___ Given text ___

Observability

This page is for Picora platform administrators managing the production deployments. It covers logging, alerting, on-call procedures, and the manual reconciliation tools available.

Logging

Picora emits structured JSON logs for every business event. There are no plain-text logs in production code.

Each log entry includes:

{
  "level": "info | warn | error",
  "event": "image.upload.success",
  "userId": "xK9mR2pQ7vB...",
  "imageId": "...",
  "sizeBytes": 102400,
  "requestId": "req_abc123",
  "ts": "2026-04-27T08:00:00.000Z",
  "platform": "cloudflare | china",
  ...event-specific fields...
}

The requestId is the key for correlating logs across services for one user request. It’s set in the x-request-id response header so users can include it in support tickets.

___ Material provided ___

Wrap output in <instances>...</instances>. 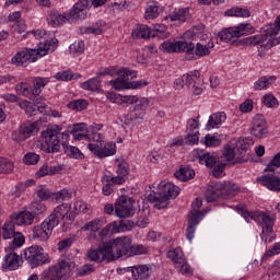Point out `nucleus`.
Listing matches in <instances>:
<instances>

___

## What you need to do
Write out the passage of the observability page that starts at the words "This page is" and stops after "in production code.", keeping every word and mark unchanged.

## Answer to this exercise
This page is for Picora platform administrators managing the production deployments. It covers logging, alerting, on-call procedures, and the manual reconciliation tools available.

Logging

Picora emits structured JSON logs for every business event. There are no plain-text logs in production code.